== Written instruction ==
Please copy out every item below word for word, leaving the pictures out.

Start of Records shown

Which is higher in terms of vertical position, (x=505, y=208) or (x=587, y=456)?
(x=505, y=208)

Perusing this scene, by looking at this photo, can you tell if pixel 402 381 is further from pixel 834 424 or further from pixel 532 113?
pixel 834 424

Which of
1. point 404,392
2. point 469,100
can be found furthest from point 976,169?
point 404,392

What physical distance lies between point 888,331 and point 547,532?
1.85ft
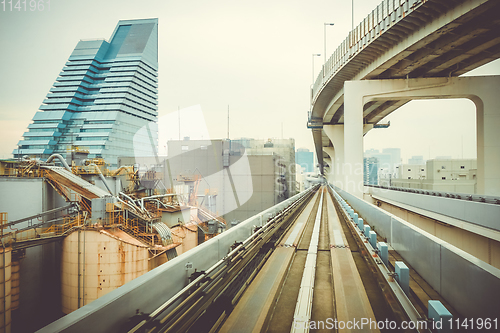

End of Records shown

== Task result ==
Which is higher in terms of vertical position, (x=505, y=208) or (x=587, y=456)?
(x=505, y=208)

Perusing this scene, by looking at this photo, can you tell if pixel 402 381 is further from pixel 834 424 or further from pixel 532 113?
pixel 834 424

Which of
1. point 404,392
2. point 469,100
can be found furthest from point 976,169?
point 404,392

What physical distance lies between point 888,331 and point 547,532?
1.85ft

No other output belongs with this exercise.